Robert Peugeot, chairman of the PSA Group's strategy committee, said, "All large carmakers have a volume of three million cars in one important market".
Once PSA's takeover of Opel/Vauxhall is completed, it's estimated that the combined automaker will have a combined European market share of around 17 per cent, second behind the Volkswagen Group's 24 per cent.
With its larger share of the European market, the PSA Group hopes to wring out improve economies of scale. At the announcement of the deal, the automaker estimated that there would 1.7 billion euros ($2.4 billion) of annual savings by 2026, and that Opel should be profitable by 2020.
Although Opel, Vauxhall, Peugeot and Citroen are all mass market brands, Robert Peugeot says that "there is very little cannibalisation between the brands". For example, in both the German and UK markets, Opel/Vauxhall both out sell Peugeot, Citroen and DS combined.
Jean-Philippe Peugeot added that the purchase of Opel/Vauxhall will allow the French automaker to "conquer the rest of the world step by step".
It's not clear if the deal between GM and PSA contains a non-compete clause.
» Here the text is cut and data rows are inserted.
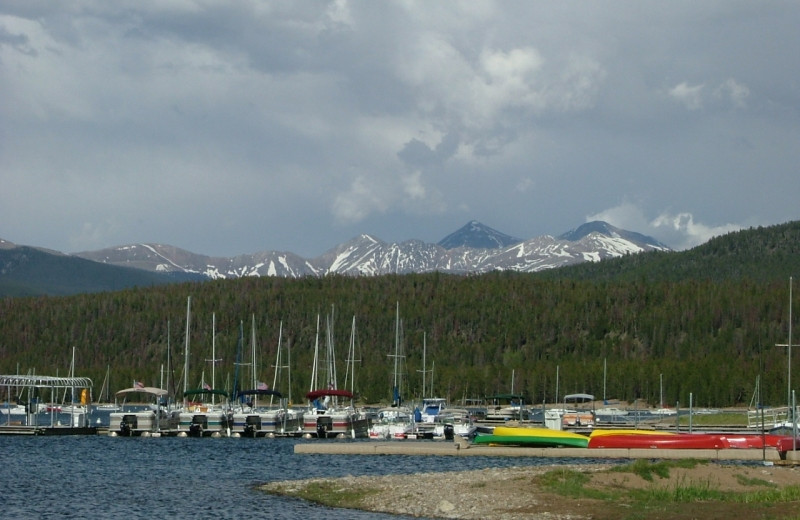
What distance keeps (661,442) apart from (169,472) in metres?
30.9

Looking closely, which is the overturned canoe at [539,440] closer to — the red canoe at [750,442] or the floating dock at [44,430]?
the red canoe at [750,442]

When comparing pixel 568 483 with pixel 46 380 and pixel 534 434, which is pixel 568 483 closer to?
pixel 534 434

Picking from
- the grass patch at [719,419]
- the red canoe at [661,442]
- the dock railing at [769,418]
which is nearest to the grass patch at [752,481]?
the red canoe at [661,442]

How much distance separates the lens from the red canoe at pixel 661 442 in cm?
7512

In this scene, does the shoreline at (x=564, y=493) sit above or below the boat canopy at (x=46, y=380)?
below

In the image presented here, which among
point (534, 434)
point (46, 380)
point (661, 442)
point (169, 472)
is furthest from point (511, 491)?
point (46, 380)

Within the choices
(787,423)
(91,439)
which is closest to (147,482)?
(91,439)

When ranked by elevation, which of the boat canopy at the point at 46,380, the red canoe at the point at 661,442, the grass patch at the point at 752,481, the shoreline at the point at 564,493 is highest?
the boat canopy at the point at 46,380

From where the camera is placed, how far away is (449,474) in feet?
188

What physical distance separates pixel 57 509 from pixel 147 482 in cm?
1193

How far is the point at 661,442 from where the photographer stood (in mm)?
75562

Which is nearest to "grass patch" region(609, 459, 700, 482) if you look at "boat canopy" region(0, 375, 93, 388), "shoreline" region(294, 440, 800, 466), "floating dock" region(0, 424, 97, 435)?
"shoreline" region(294, 440, 800, 466)

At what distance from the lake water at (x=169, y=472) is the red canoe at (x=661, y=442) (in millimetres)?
4289

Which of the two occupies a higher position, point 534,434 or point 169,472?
point 534,434
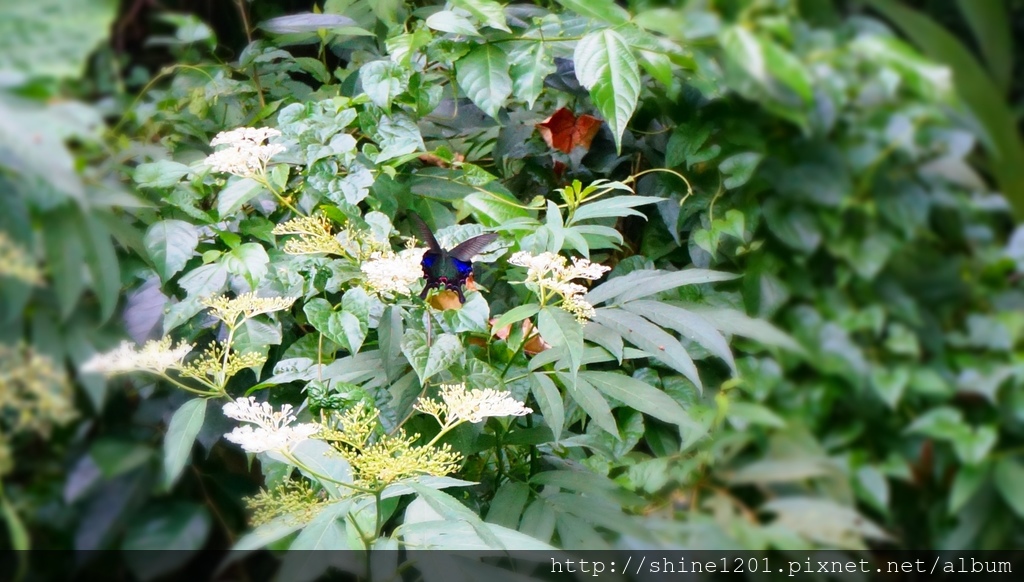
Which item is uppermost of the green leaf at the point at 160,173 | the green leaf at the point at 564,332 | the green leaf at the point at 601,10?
the green leaf at the point at 601,10

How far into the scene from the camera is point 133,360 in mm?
556

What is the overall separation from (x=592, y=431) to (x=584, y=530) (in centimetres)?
27

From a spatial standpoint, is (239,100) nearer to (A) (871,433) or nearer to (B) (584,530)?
(B) (584,530)

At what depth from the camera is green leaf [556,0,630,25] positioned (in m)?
0.99

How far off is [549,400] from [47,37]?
63 centimetres

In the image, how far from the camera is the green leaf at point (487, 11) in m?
1.02

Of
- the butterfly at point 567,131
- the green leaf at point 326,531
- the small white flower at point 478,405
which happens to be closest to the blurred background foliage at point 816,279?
the green leaf at point 326,531

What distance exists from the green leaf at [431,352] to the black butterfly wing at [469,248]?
12 cm

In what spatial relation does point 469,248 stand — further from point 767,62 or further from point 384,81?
point 767,62

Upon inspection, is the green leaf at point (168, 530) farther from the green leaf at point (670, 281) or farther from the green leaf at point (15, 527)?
the green leaf at point (670, 281)

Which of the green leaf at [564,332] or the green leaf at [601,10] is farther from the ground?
the green leaf at [601,10]

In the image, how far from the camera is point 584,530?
2.80 feet

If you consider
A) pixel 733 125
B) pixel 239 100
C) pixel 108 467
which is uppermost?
pixel 733 125

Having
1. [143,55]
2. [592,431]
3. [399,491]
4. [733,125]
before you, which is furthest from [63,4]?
[592,431]
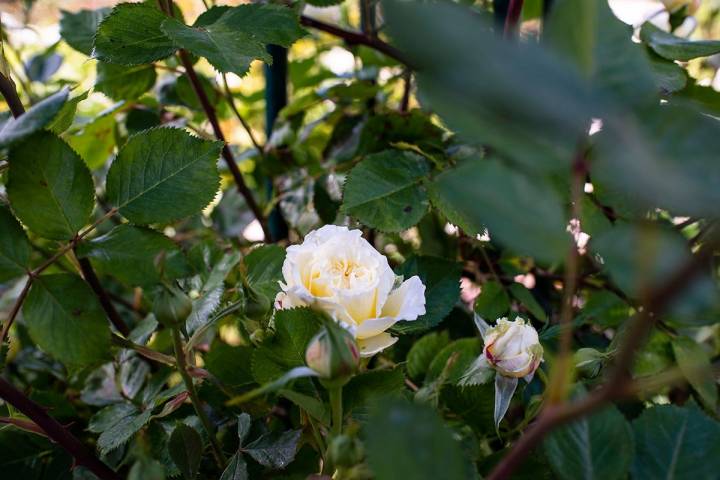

Rumours ahead of the deal's signing indicated that PSA would be barred from selling vehicles based on GM platforms outside of existing markets and in competition with GM's remaining brands.
Currently Opel operates in Europe and South Africa, so there is potential for it to expand into China, Asia and Latin America.
At present, the Peugeot family owns 13.68 per cent of the PSA Group. Unlike the French government and Chinese car maker Dongfeng, both of which also own 13.68 per cent of PSA, the family controls 22.19 per cent of the company's voting rights.
The deal to buy Opel and Vauxhall is expected to be closed towards the end of 2017, barring any unforeseen regulatory or legal issues.